## Task statement
Write the data out again, character for character, with no images.

## Data shown
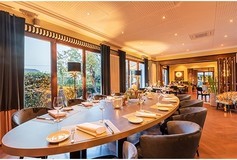 Eigentümer Bilder Burgdorfs Hotel & Restaurant GmbH & Co. KG Hude
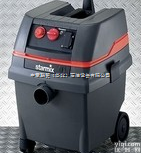 <em>ISARD</em>-<em>1225</em>  干湿两用<em>吸尘器</em><em>ISARD</em>-<em>1225</em>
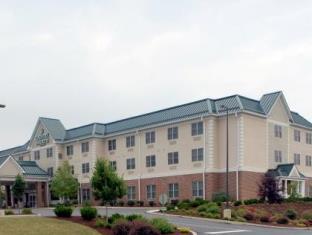 Lewisburg (PA) United States Last Minute Discount Code Agoda.com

## Exercise response
 Eigentümer Bilder Burgdorfs Hotel & Restaurant GmbH & Co. KG Hude
 <em>ISARD</em>-<em>1225</em>  干湿两用<em>吸尘器</em><em>ISARD</em>-<em>1225</em>
 Lewisburg (PA) United States Last Minute Discount Code Agoda.com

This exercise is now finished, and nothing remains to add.